Is there a significant advantage to short field names?


I’m wondering if there is a significant argument for choosing field names that are very short (ignoring arguments of clarity, since that would be irrelevant in my particular case). I have two questions:

  1. When saving nodes/edges internally, is the field name stored independently for each new node, or is the name stored as a string only once?

i.e. With the following two types:

type Type1 {
  sn: Int

type Type2 {
  longName: Int

If you have 1 million nodes of Type1 and 1 million nodes of Type2, will the storage capacity of the Type2 nodes be 6 million bytes more (1m * 6 bytes) or just 6 bytes more - approximately, excluding things like rounding up of memory blocks, pagination etc.?

  1. Assuming you’re getting data from the same field of 1000 nodes, will the field name be checked with something equivalent to strcmp (in C/C++) for each node (i.e. 1000 strcmp operations in total), or would the strcmp operation just be done once (presumably when parsing the DQL or just after), and some kind of efficient offset/lookup done that isn’t based on the actual field name as defined in the schema (perhaps using a uint64, say)?

Basically with the above questions I’m trying to determine if there is a multiplicative effect on memory and/or the processing based on field length and the number of nodes.


Under the hood, the values are stored like this.

key = <follower, 0x01>
value = <0xab, 0xbc, 0xcd, ...>

key = <follower, 0x02>
value = <0xba8, 0xbc, 0x35, ...>

key = <follower, 0x03>
value = <0x01, 0x35, 0xa453, ...>

So, depending on the type of the predicate. It will be repeated on storage. About the impact, I personally have no clue maybe @ibrahim, @mrjn, or @Anurag might help.
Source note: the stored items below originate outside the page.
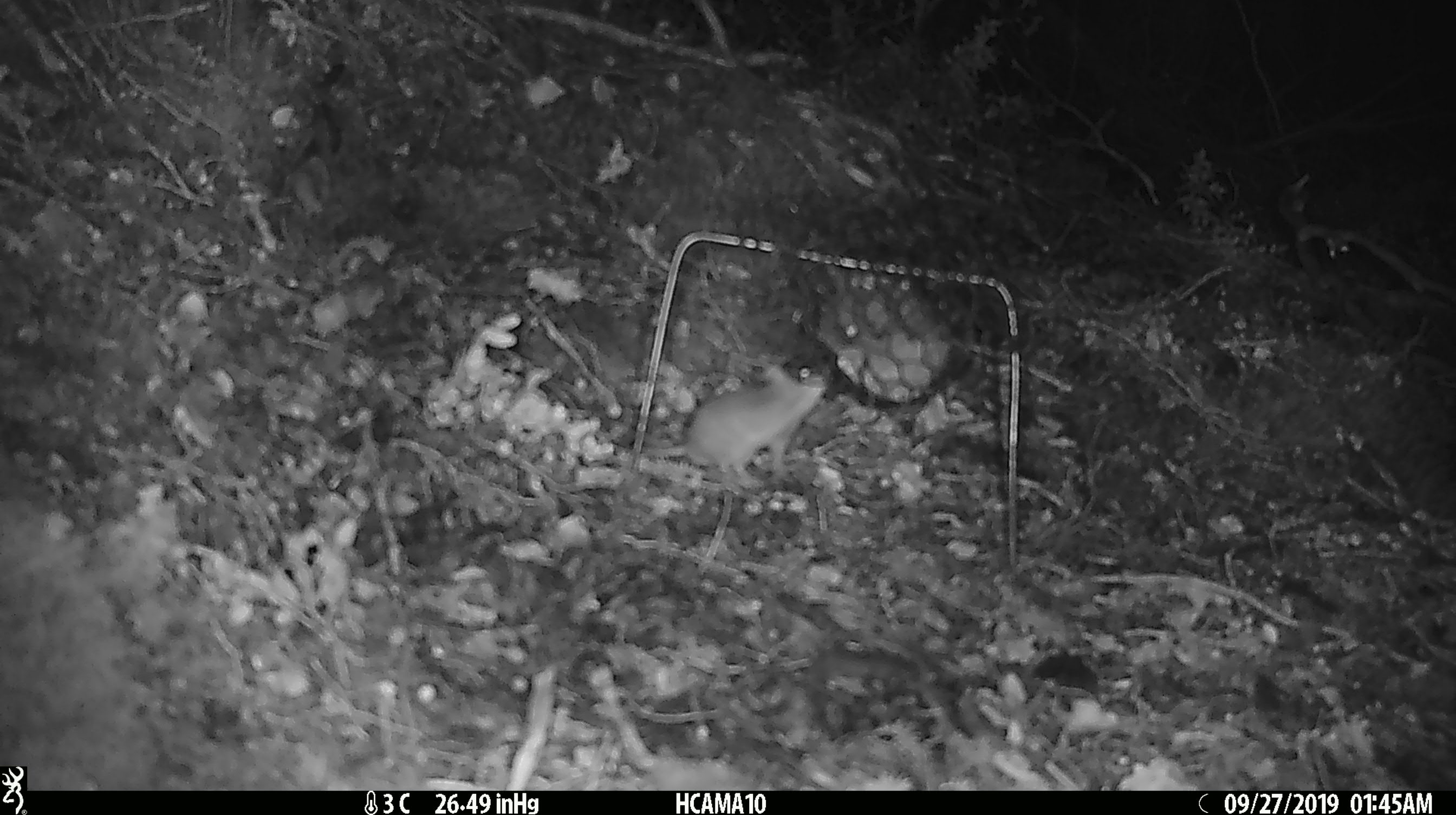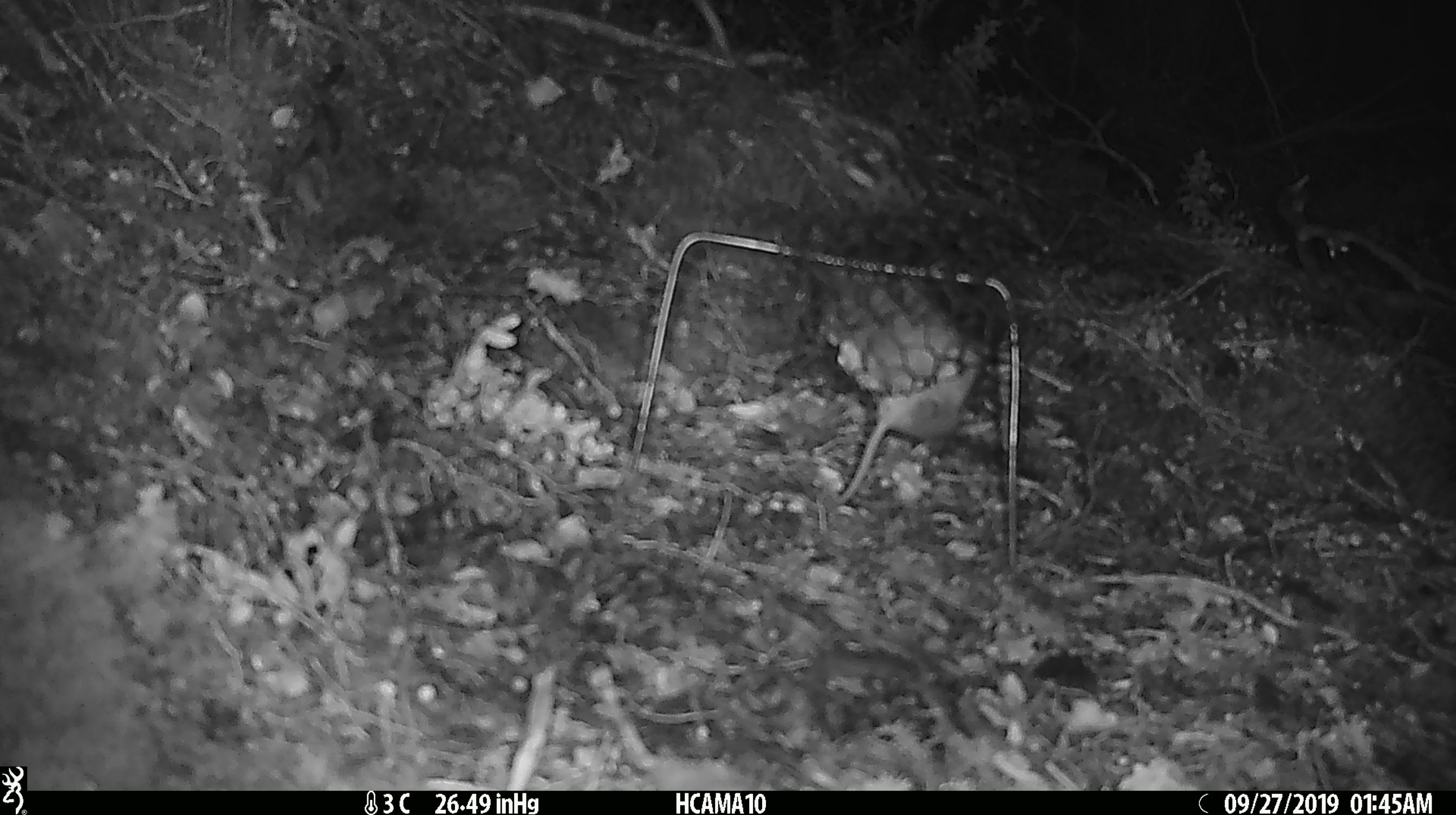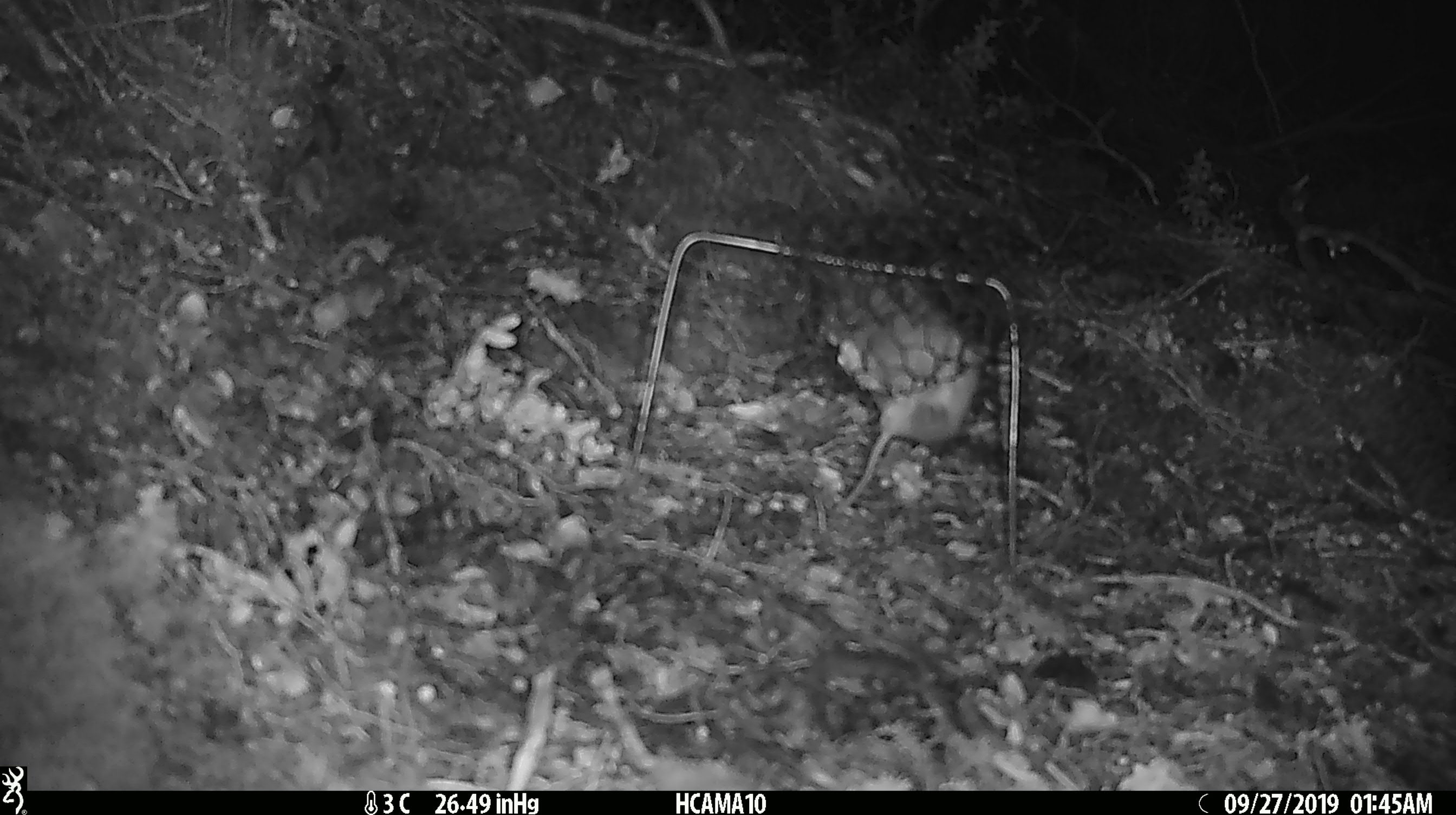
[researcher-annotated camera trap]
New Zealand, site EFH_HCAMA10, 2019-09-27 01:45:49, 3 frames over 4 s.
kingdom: Animalia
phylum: Chordata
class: Mammalia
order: Rodentia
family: Muridae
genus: Mus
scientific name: Mus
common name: mouse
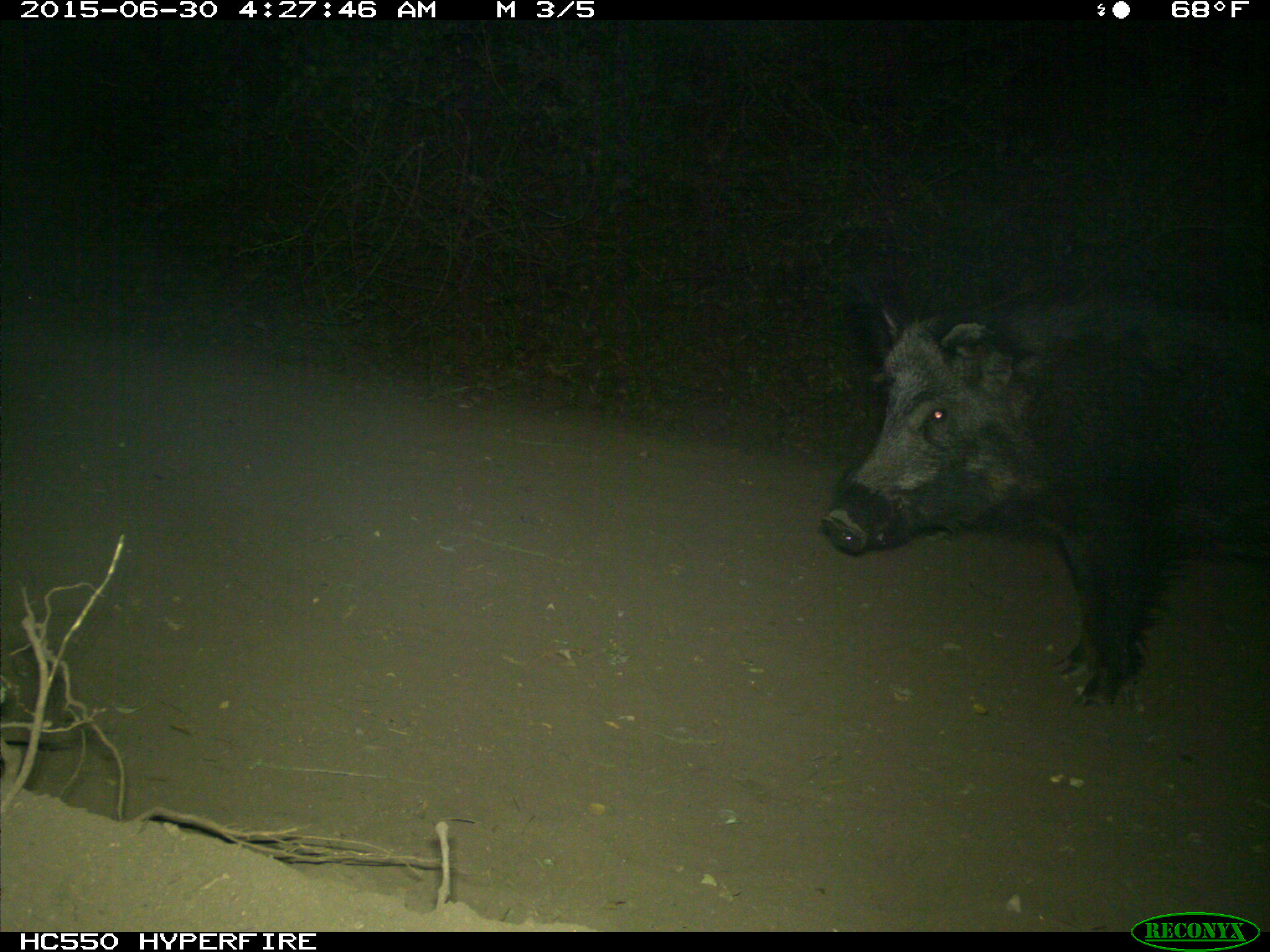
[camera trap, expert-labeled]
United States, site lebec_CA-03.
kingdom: Animalia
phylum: Chordata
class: Mammalia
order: Artiodactyla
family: Suidae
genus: Sus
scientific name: Sus scrofa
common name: wild boar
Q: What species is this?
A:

See more in Graph Database White Paper | Dgraph

About the naming

Well, I personally would not be concern about this. I like the idea to have a human-friendly DB. Shorting the name isn’t friendly.

The length of the predicate name won’t have much impact on storage. @Naman had done an analysis with replacing predicates with uint64s or even uint32s, and found 1% difference in storage / computation optimization.


@MichelDiz @mrjn - Thank you both for your replies.